- _Records_:
• • • • • • •

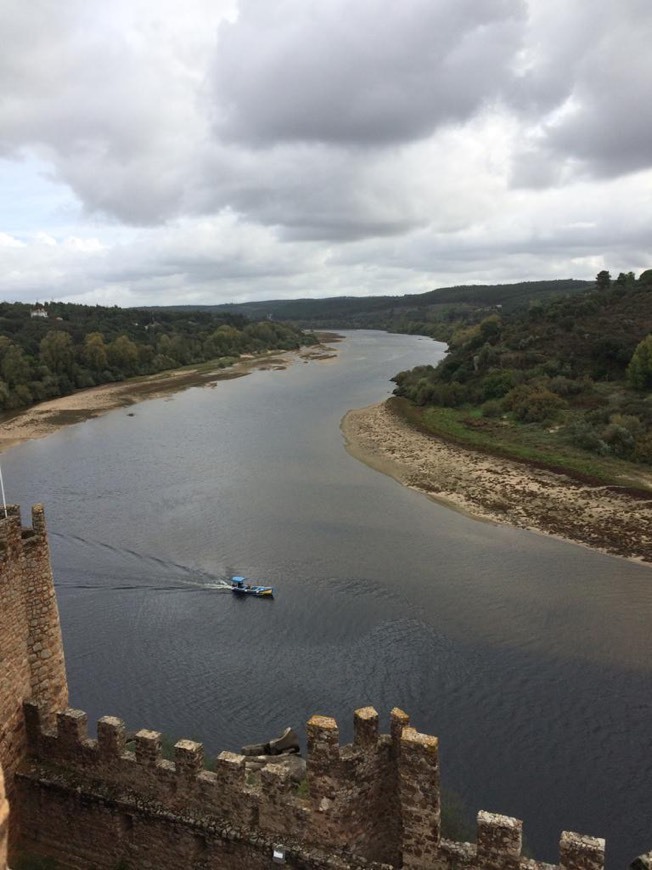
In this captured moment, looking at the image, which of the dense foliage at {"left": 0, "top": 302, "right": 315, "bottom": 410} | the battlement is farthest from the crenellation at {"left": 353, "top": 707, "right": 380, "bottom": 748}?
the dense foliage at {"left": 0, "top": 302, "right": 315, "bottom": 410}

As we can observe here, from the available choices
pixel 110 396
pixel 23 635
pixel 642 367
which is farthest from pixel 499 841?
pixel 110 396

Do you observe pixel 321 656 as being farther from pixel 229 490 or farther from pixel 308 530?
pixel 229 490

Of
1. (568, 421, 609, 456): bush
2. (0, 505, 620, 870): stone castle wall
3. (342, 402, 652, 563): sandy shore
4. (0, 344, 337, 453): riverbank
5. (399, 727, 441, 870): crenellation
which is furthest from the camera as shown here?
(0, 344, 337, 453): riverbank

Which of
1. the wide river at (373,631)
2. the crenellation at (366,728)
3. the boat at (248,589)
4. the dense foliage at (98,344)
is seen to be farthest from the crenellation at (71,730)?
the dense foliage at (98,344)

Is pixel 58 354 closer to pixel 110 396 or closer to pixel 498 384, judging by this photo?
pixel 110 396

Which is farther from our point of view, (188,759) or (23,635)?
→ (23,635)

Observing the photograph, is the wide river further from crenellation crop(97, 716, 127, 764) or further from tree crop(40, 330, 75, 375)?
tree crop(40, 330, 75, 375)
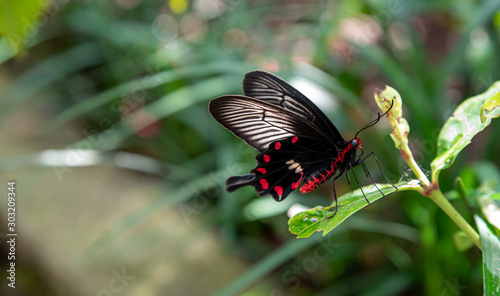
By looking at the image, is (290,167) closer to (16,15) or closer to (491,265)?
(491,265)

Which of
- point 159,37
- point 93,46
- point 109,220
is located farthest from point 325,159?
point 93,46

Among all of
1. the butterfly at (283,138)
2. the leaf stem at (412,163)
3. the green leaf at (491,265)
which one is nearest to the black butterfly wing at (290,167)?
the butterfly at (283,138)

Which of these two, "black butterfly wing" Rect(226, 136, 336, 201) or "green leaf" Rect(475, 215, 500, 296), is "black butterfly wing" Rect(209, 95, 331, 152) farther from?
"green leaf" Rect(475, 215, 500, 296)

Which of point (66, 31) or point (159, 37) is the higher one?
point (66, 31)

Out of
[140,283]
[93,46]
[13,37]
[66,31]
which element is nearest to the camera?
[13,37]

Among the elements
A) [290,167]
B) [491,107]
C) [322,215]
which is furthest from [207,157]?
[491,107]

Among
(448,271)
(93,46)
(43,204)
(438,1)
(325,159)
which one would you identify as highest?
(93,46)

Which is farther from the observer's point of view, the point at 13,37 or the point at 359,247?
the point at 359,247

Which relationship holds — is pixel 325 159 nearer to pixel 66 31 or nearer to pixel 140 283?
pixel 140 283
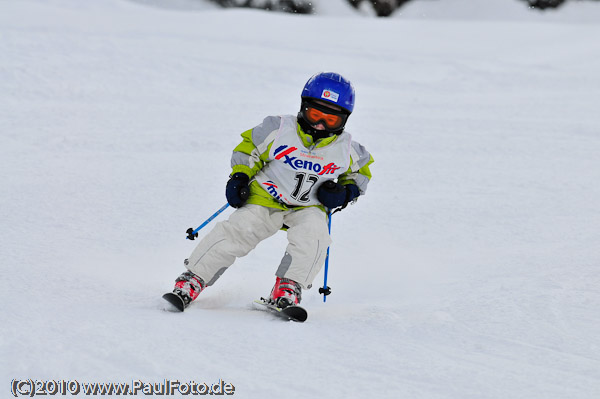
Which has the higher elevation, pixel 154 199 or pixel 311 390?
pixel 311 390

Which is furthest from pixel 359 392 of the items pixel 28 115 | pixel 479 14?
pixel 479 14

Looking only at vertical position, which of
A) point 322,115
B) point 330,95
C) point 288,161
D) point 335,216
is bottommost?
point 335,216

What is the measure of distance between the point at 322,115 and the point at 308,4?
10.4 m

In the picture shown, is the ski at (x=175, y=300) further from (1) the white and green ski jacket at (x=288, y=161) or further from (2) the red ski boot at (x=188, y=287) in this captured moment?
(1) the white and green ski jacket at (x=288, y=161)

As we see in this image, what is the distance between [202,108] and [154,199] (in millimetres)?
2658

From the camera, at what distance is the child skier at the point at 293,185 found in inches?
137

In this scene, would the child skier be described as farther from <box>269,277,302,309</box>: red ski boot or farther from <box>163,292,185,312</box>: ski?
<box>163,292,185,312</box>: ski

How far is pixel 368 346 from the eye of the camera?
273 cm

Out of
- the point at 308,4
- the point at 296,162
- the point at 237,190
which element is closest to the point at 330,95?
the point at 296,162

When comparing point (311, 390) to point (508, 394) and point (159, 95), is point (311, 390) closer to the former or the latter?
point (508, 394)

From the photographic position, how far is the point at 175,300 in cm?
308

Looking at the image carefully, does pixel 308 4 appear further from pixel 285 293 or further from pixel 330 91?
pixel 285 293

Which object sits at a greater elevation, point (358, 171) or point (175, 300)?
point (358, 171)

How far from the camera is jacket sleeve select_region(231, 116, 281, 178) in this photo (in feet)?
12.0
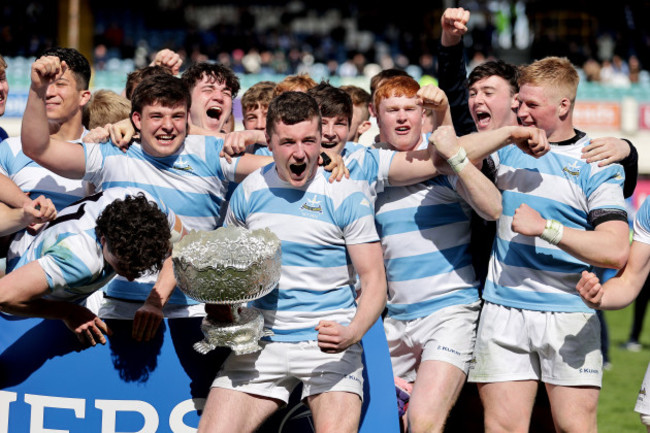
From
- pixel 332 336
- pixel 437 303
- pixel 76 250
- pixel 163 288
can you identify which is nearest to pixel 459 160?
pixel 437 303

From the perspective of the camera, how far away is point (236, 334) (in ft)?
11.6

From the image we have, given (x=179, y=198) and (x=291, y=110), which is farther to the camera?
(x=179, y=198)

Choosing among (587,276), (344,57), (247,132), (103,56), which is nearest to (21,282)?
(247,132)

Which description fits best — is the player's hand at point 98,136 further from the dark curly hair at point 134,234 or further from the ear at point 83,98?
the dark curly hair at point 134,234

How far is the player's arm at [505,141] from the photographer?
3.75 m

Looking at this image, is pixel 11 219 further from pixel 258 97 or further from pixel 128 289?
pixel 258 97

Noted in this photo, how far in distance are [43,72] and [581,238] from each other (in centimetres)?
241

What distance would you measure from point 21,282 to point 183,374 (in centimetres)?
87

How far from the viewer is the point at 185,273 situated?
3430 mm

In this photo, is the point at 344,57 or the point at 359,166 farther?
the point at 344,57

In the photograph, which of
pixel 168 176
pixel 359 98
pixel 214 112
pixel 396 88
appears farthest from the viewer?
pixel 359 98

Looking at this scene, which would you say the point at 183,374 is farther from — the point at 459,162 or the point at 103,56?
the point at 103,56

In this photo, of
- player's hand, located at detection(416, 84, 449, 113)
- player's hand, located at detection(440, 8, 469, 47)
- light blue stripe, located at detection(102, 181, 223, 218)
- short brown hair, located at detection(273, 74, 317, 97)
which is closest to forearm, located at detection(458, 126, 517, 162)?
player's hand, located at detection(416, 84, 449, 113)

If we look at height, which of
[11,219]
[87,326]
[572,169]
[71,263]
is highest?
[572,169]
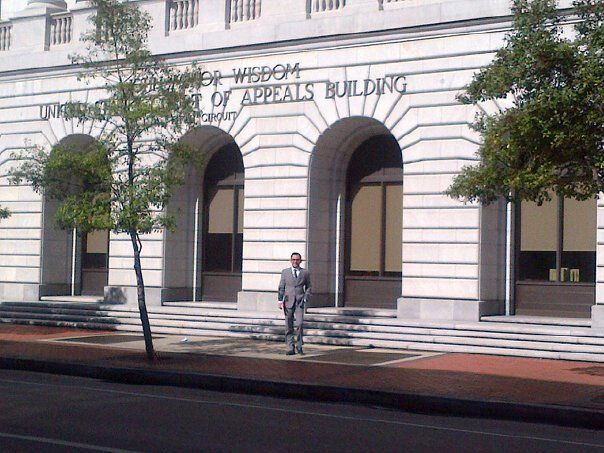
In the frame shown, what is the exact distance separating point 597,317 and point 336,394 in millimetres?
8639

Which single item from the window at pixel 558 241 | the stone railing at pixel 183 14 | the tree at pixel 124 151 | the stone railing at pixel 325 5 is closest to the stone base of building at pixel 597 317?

• • • • • • •

- _Exercise_: Rewrite everything from the line containing "If we look at height, which of" down to the end of the rows, swapping "stone railing" for "stone fence" and changing nothing else. Leave the pictures out of your answer.

- _Correct output_:
If we look at height, which of
[11,219]
[87,326]
[572,169]
[71,263]
is highest?
[572,169]
In the frame shown, what is the exact distance separating point 597,317 and point 336,394 in millimetres?
8639

Which single item from the window at pixel 558 241 | the stone fence at pixel 183 14 | the tree at pixel 124 151 | the stone fence at pixel 325 5 is closest to the stone base of building at pixel 597 317?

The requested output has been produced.